Harrison won by 6 points, receiving 234 electoral votes and carrying 19 states. Van Buren did not win New York. He had 60 electoral votes and carried seven states. In New York 92% of the electorate voted and nationally 80.2% of eligible voters cast ballots.
After his re-election defeat Martin Van Buren returned to Kinderhook and his 225-acre Lindenwald estate. (12.5 acres is preserved at the National Park Service’s Historic Site.) Van Buren left the presidency financially comfortable. He received his salary of $100k in a lump sum payment.
Bradley writes that the transition from Van Buren to Harrison was “the first friendly transition of power.” As his last official act, Van Buren appointed Peter Daniel to the U.S. Supreme Court. Bradley describes Daniel as a “hardline Jacksonian” and “brooding, pro-slavery fanatic.” Five minutes before the end of Van Buren’s term the Senate confirmed Daniel. Five days later the Supreme Court ruled against Van Buren in the Amistad case.
Van Buren was the head of the Democratic Party and many supporters hoped that he would challenge Harrison in 1847. But Van Buren professed no interest in pursuing the presidency or any elective office again. Not even a five-month, 7,000 mile farewell tour of the South and Midwest, where he was well received, could tempt Van Buren. The forces of Clay, Calhoun and President Tyler, who assumed office after Harrison’s death, aligned against him.
However Van Buren wielded his influence to defeat his nemeses. Despite reservations about the Democrats’ expansionist wing, Van Buren backed James K. Polk, who won nomination by acclamation. Polk defeated Clay and Van Buren helped Polk carry New York. Yet no New Yorker served in Polk’s cabinet.
Polk’s expansion plans called for the U.S. to stretch from “coast to coast at the 49th parallel.” From Great Britain he peacefully acquired land that became Oregon, Washington, Idaho and parts of Montana and Wyoming. The U.S. went to war with Mexico and seized what would become California and New Mexico, equaling a half million square miles.
Van Buren’s son John took up the political mantle. John was a member of the “Barnburners” wing of the Democratic Party. They favored “popular sovereignty” and called for territorial voters to decide whether to be free or slave holding states. They believed slavery was “fatal to industry, false to economy, injurious to morals and dangerous to liberty.” In 1847 the Barnburners formed their own political party, the Free Soil Party. But it needed a standard bearer.

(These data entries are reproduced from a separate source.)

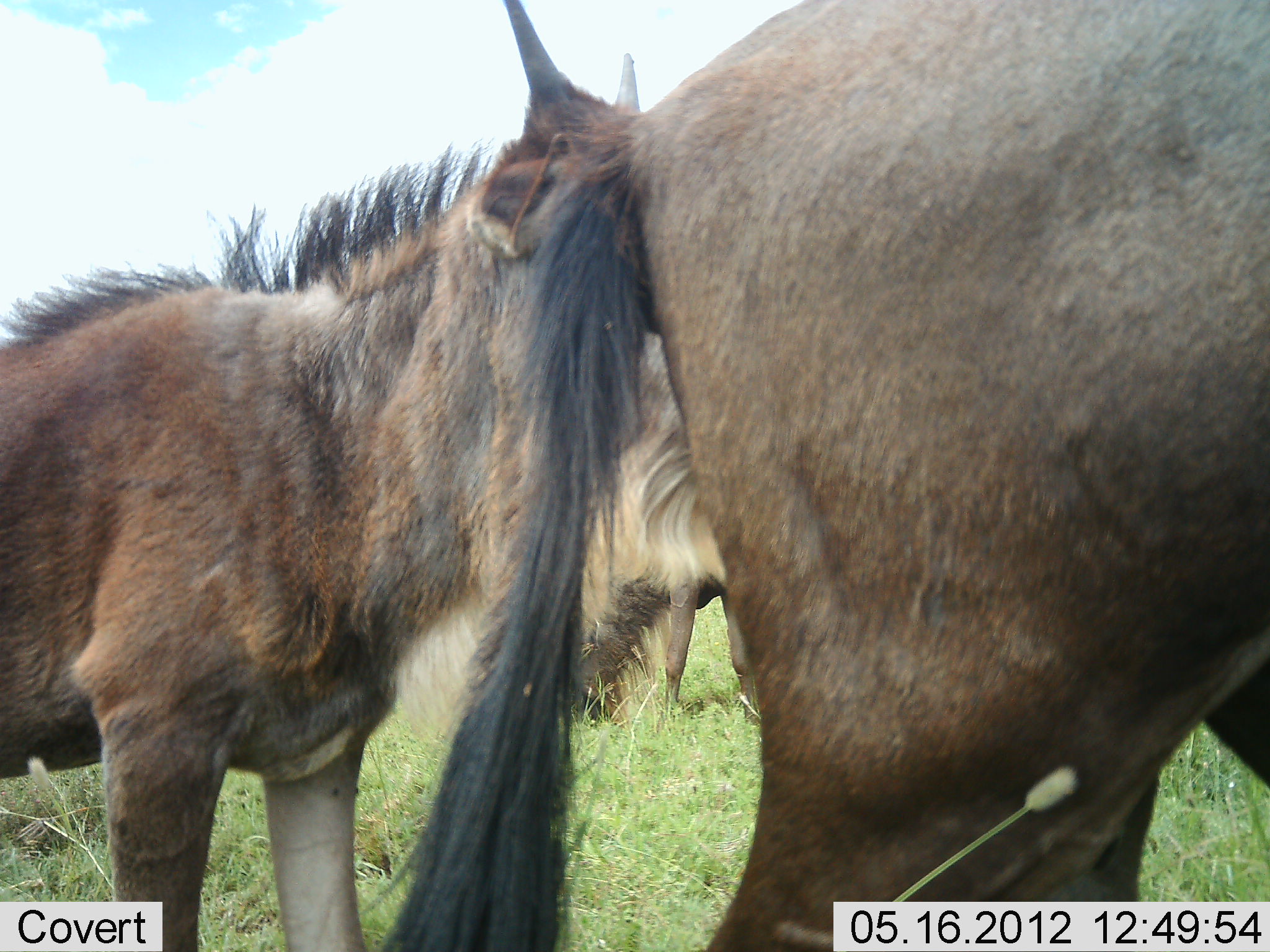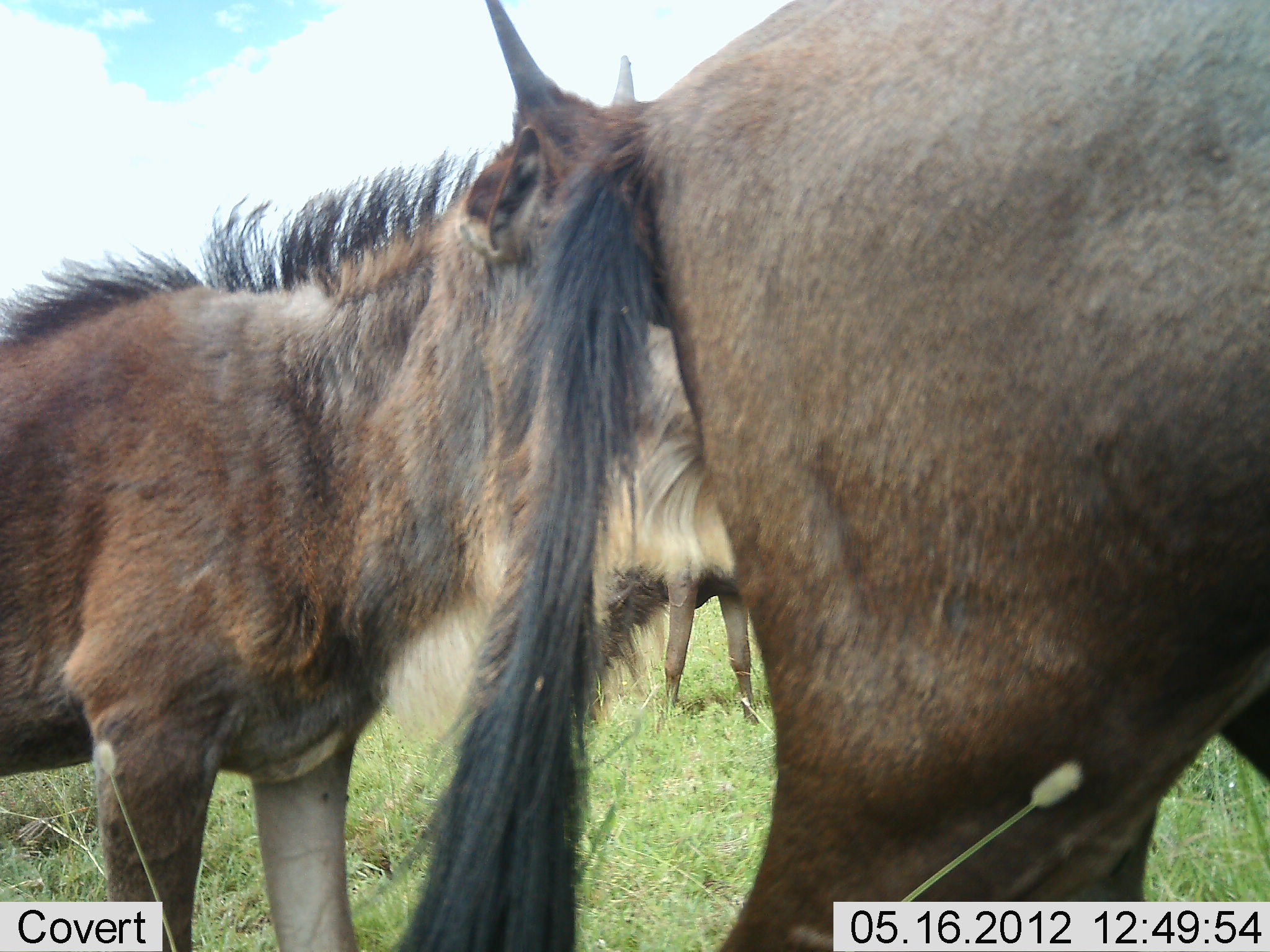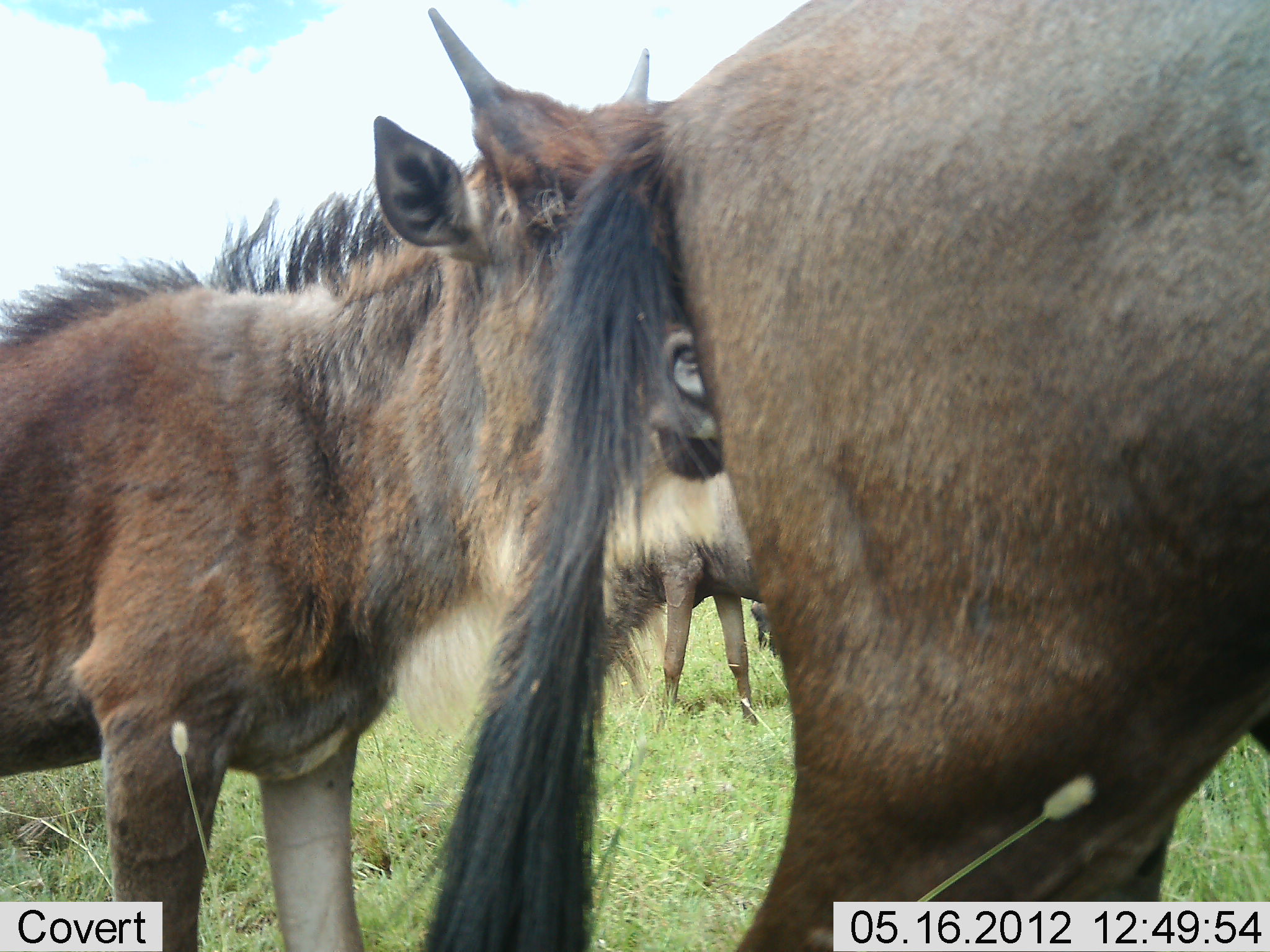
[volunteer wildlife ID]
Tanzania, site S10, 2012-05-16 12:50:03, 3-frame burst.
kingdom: Animalia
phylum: Chordata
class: Mammalia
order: Artiodactyla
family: Bovidae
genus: Connochaetes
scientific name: Connochaetes taurinus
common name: blue wildebeest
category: wildebeest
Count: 3.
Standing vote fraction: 90%.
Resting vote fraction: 0%.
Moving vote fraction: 0%.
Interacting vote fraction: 0%.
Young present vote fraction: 50%.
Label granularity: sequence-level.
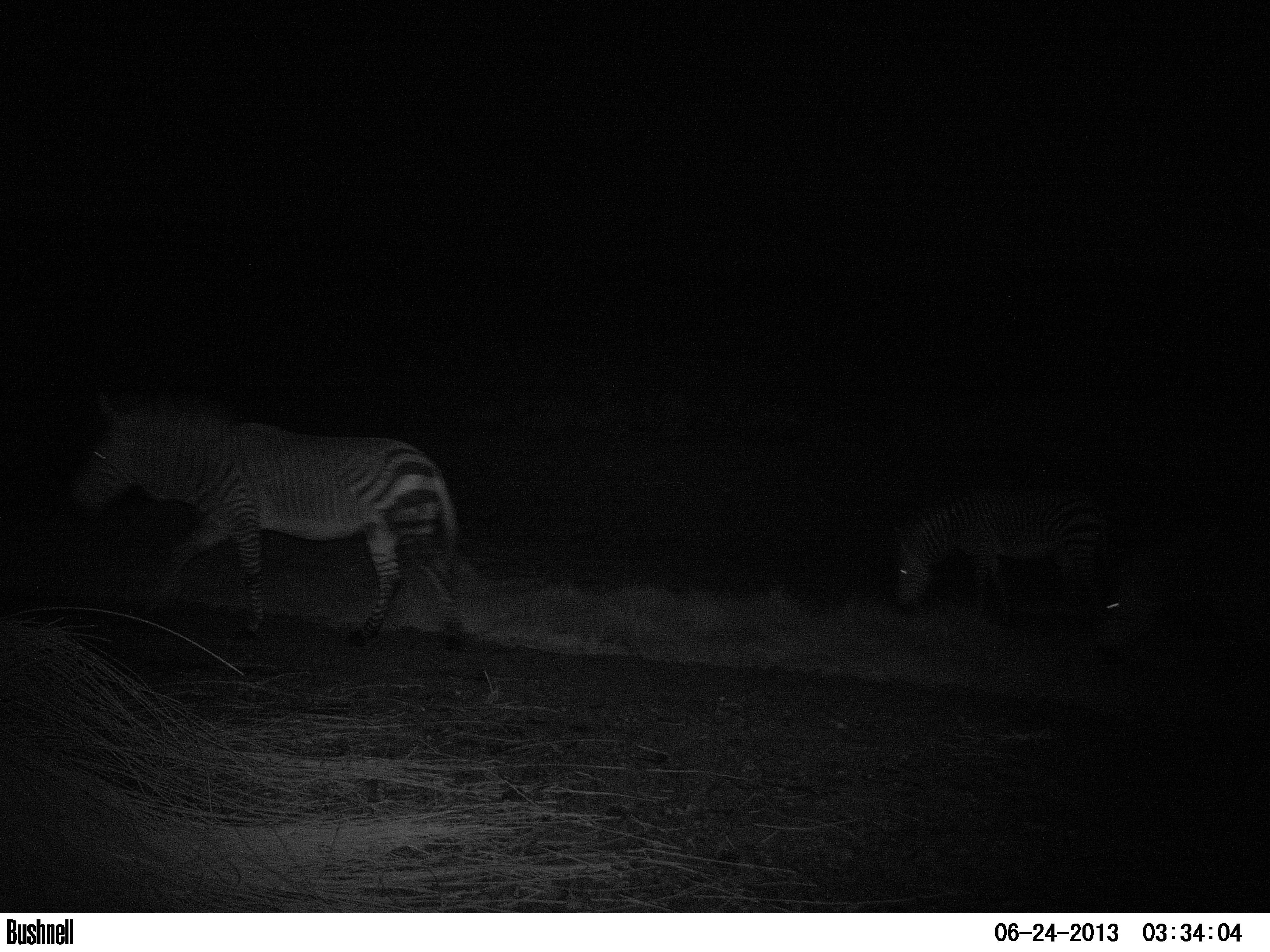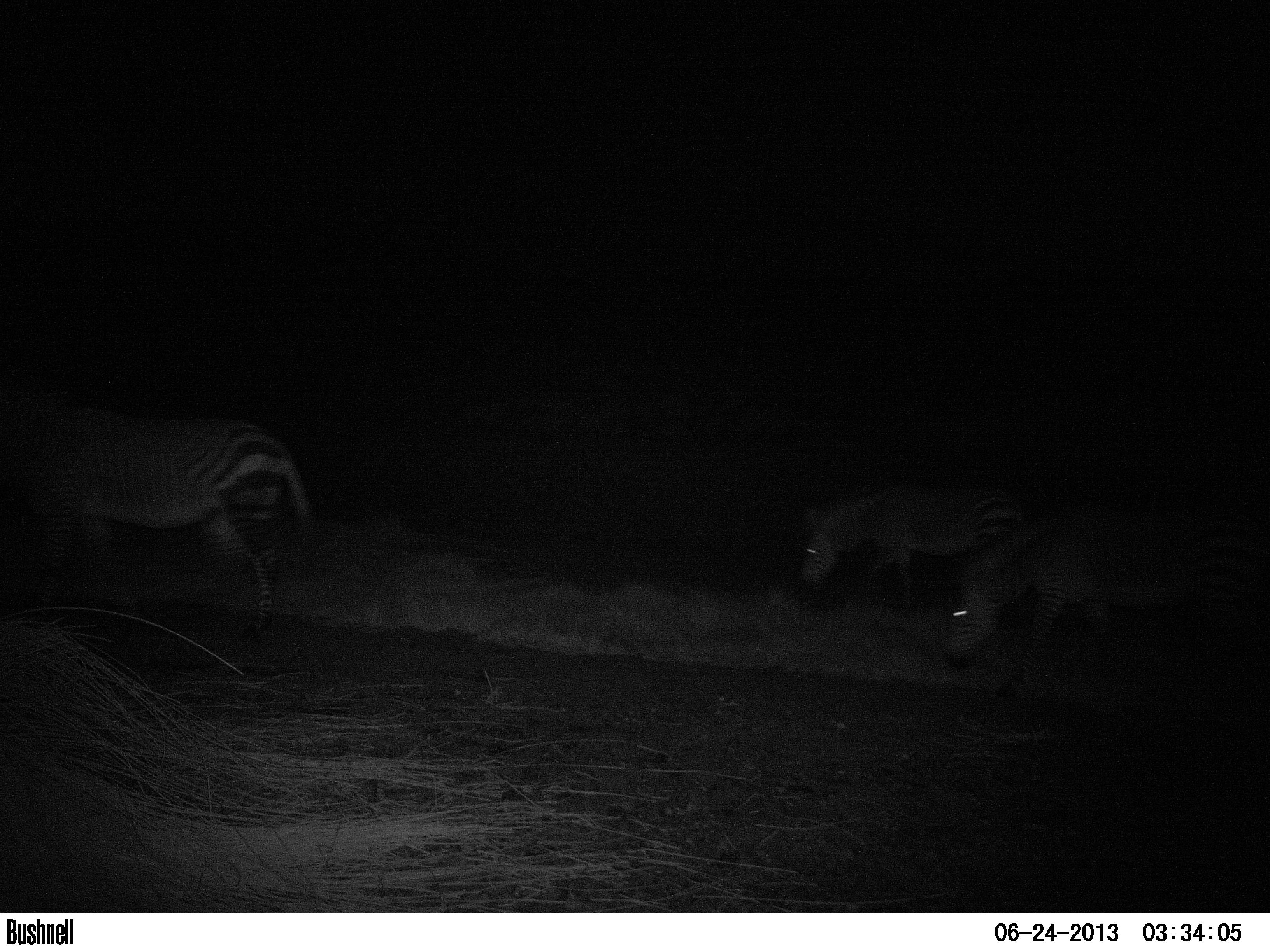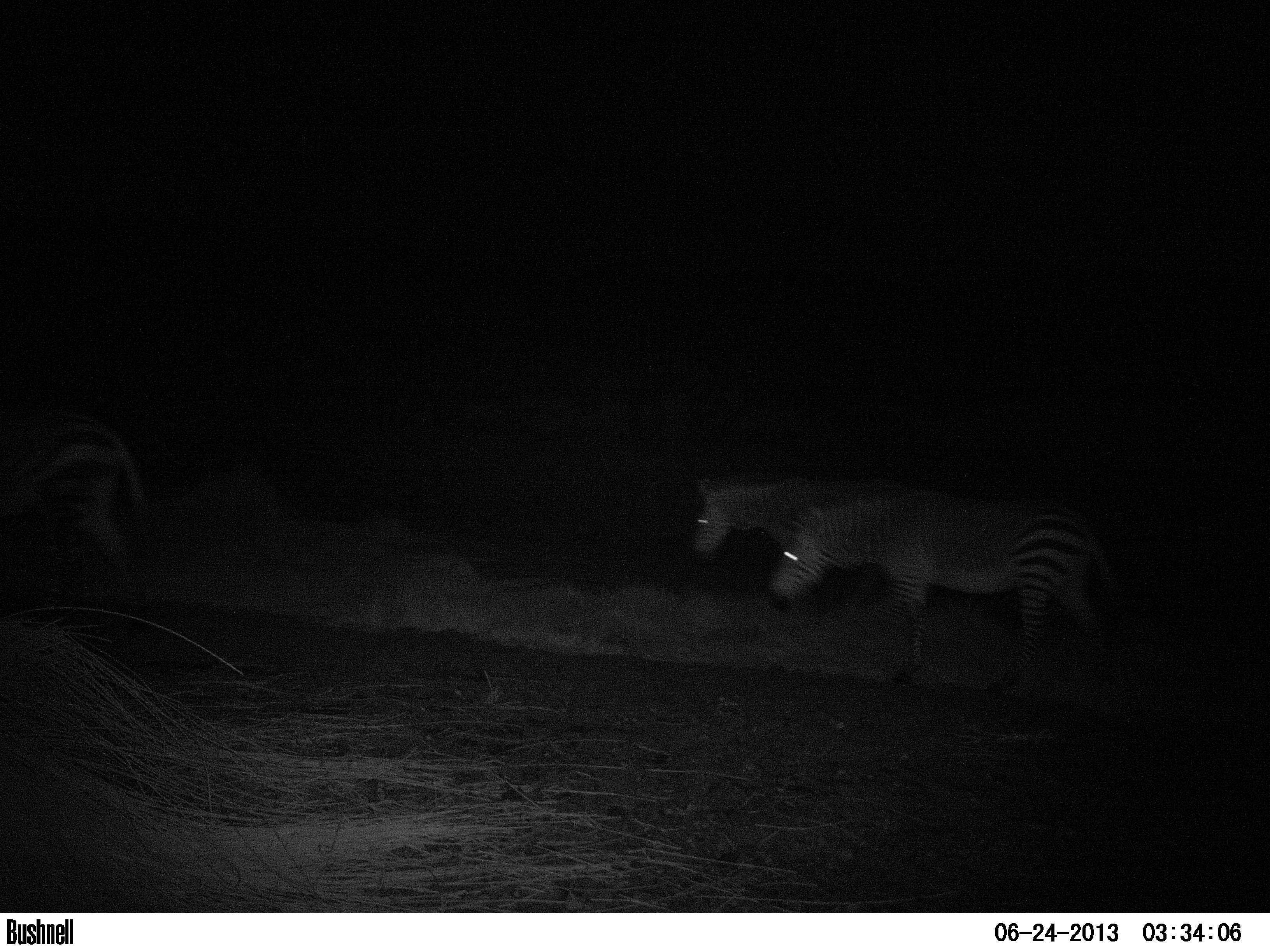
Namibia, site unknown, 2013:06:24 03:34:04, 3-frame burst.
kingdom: Animalia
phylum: Chordata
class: Mammalia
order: Perissodactyla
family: Equidae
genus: Equus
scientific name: Equus zebra hartmannae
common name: hartmann's mountain zebra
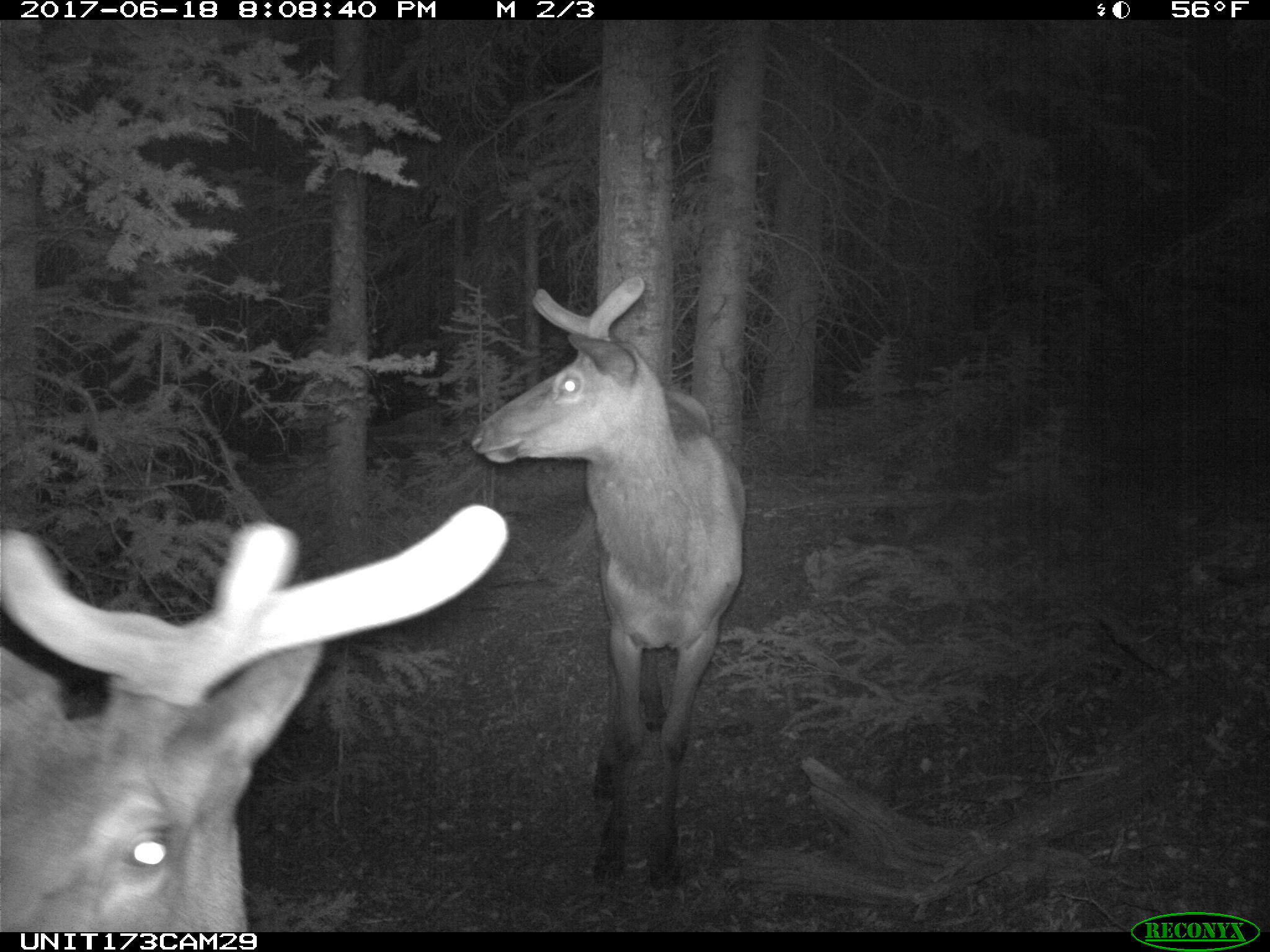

Van Buren, expressing “matured convictions” regarding slavery, unretired. “New York and national Democrats adopted an intolerable ideology,” adding he “was finished trying to placate the South.” Free Soilers, a coalition of Barnburners, Whigs of “Conscience” and Abolitionists convened in Buffalo and adopted a platform of homesteading, cheap postage, tariffs for revenue only, internal improvements, cuts in government spending and paying off the national debt.
Van Buren was vilified as the “Judas Iscariot” of the 19th Century and the Free Soil Party was excluded from 11 slave holding states that accounted for 93 electoral votes. Although he won 10% of the popular vote, Van Buren received no electoral votes.
The Free Soil challenge was the most successful third party effort ever, electing 10 members to Congress. Bradley writes, [while] “big enough to disrupt, [it] was too small to lead.” Van Buren and son returned to the Democratic Party after passage of the Compromise of 1850.
Bradley’s book quotes The New York Times on the occasion of Van Buren’s passing at age 79. “[Van Buren] has identified his name with no measure which entitles him to the permanent gratitude of our people…he did nothing distinguishable to advance the cause of humanity and civilization…His place in our history is not in any way pronounced. He will be calendered as a President, and be characterized as a skilled and not unsuccessful politician, but not as an elevated statesman, or a benefactor of his country.”
“Martin Van Buren: America’s First Politician” by James Bradley is published by Oxford University Press and available locally.